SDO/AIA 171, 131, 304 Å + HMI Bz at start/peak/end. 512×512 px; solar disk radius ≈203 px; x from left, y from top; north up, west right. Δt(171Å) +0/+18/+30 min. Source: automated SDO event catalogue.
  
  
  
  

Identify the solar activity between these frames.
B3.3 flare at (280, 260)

==

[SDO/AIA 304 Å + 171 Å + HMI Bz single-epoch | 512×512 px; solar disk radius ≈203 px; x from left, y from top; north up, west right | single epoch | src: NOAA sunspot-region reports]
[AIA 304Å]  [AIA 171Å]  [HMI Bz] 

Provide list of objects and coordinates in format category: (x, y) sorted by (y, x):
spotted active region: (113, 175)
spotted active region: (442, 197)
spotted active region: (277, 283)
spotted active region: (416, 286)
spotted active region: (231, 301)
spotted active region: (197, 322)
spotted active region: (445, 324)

** EXERCISE INSTRUCTIONS **
Reproduce exactly, and only, the part of the listing above that begins at the line with "SDO/AIA 171, 131, 304" and goes on through the line with "B3.3 flare at (280, 260)".

** TASK ANSWER **
SDO/AIA 171, 131, 304 Å + HMI Bz at start/peak/end. 512×512 px; solar disk radius ≈203 px; x from left, y from top; north up, west right. Δt(171Å) +0/+18/+30 min. Source: automated SDO event catalogue.
  
  
  
  

Identify the solar activity between these frames.
B3.3 flare at (280, 260)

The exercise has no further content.